Outcome measures assess whether efforts to improve medication safety have succeeded. As such, many believe that medication errors are the most useful outcome measure for drug safety. However, harm is a much more reliable and powerful measure, especially if it makes personnel aware of the possibility that all harm is preventable.

If errors are used to measure medication safety, self-reporting is the typical data-gathering tool, which is highly in-accurate. Errors are the obvious focus, and any ADEs that are uncovered are quickly classified as “preventable” or “non-preventable.” This classification, in turn, promotes the tacit acceptance of non-preventable harm as an inherent characteristic of the medication system, something for which no one has responsibility.

By contrast, if harm is used as a measure of medication safety, the measure is reliable, clear, and direct, and the focus is on all unintended results. This method keeps staff members intellectually engaged with the possibility of reducing all harm to patients, to admit that they can do better, and to raise the bar when it comes to patient safety.

For example, most hospitals collect data on patients who are readmitted. If bleeding episodes associated with warfarin (Coumadin, Bristol-Myers Squibb) result in some of the readmissions, these events might not be fully assessed if the focus is on errors alone. In these cases, an error might not be apparent, so the event would probably be tagged as a non-preventable ADE. But if the focus is only on preventing harm in patients who take warfarin, and not on the error, the hospital staff would be more likely to explore ways to reduce all occurrences of bleeding. Thus, the best outcome measure for medication safety is all ADEs regardless of causation.

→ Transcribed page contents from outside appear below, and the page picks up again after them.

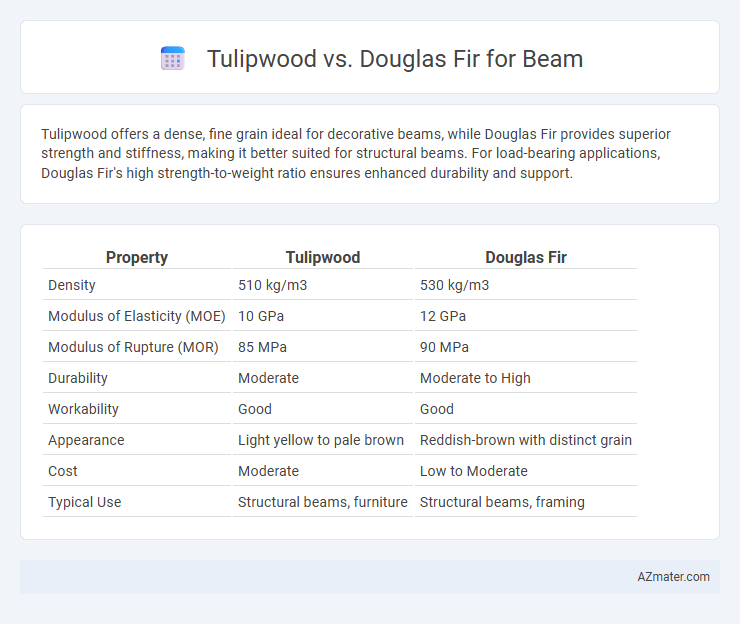 Tulipwood vs. Douglas Fir for Beam

Tulipwood offers a dense, fine grain ideal for decorative beams, while Douglas Fir provides superior strength and stiffness, making it better suited for structural beams. For load-bearing applications, Douglas Fir's high strength-to-weight ratio ensures enhanced durability and support.

| Property | Tulipwood | Douglas Fir |
|---|---|---|
| Density | 510 kg/m3 | 530 kg/m3 |
| Modulus of Elasticity (MOE) | 10 GPa | 12 GPa |
| Modulus of Rupture (MOR) | 85 MPa | 90 MPa |
| Durability | Moderate | Moderate to High |
| Workability | Good | Good |
| Appearance | Light yellow to pale brown | Reddish-brown with distinct grain |
| Cost | Moderate | Low to Moderate |
| Typical Use | Structural beams, furniture | Structural beams, framing |

AZmater.com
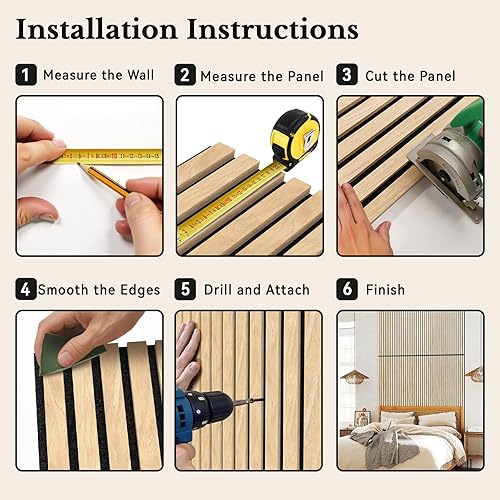 Installation Instructions

1 Measure the Wall

2 Measure the Panel

3 Cut the Panel

4 Smooth the Edges

5 Drill and Attach

6 Finish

Using a list of triggers is the best way to collect data on ADEs. Triggers are clues that an ADE might have occurred, and a follow-up evaluation is needed to confirm them. Examples include:

  • drugs: diphenhydramine (Benadryl, McNeil), vitamin K, flumazenil (Romazicon, Roche), glucagon.

  • laboratory findings: elevated drug levels, aPTT, INR, serum creatinine.

  • other: rash, lethargy, falls, abrupt stopping of medications, or transfer of the patient to a more critical level of care.

Balancing Measures

Balancing measures can be used to ensure that a change in one part of the system is not causing problems in another part of the system. By using balancing measures, one hospital quickly learned that instituting a change in an antiemetic agent to decrease the time a patient needed to spend in the oncology clinic actually resulted in reduced patient satisfaction because the patients felt rushed and unable to talk to staff about their diagnosis and therapy.

CONCLUSION

Measuring medication safety is not easy, but it must be a core component of improvement efforts. If an effective measurement plan is not in place, an interdisciplinary team should consider the examples listed earlier and identify a place to start. Each measure, its goals, and the data-collection plan should be clearly described.

Remember: traditional efforts to measure medication safety have not succeeded in bringing about improvement in reducing ADEs. Even if a measurement plan is already in place, it might be time to look at it again with fresh eyes and updated tools.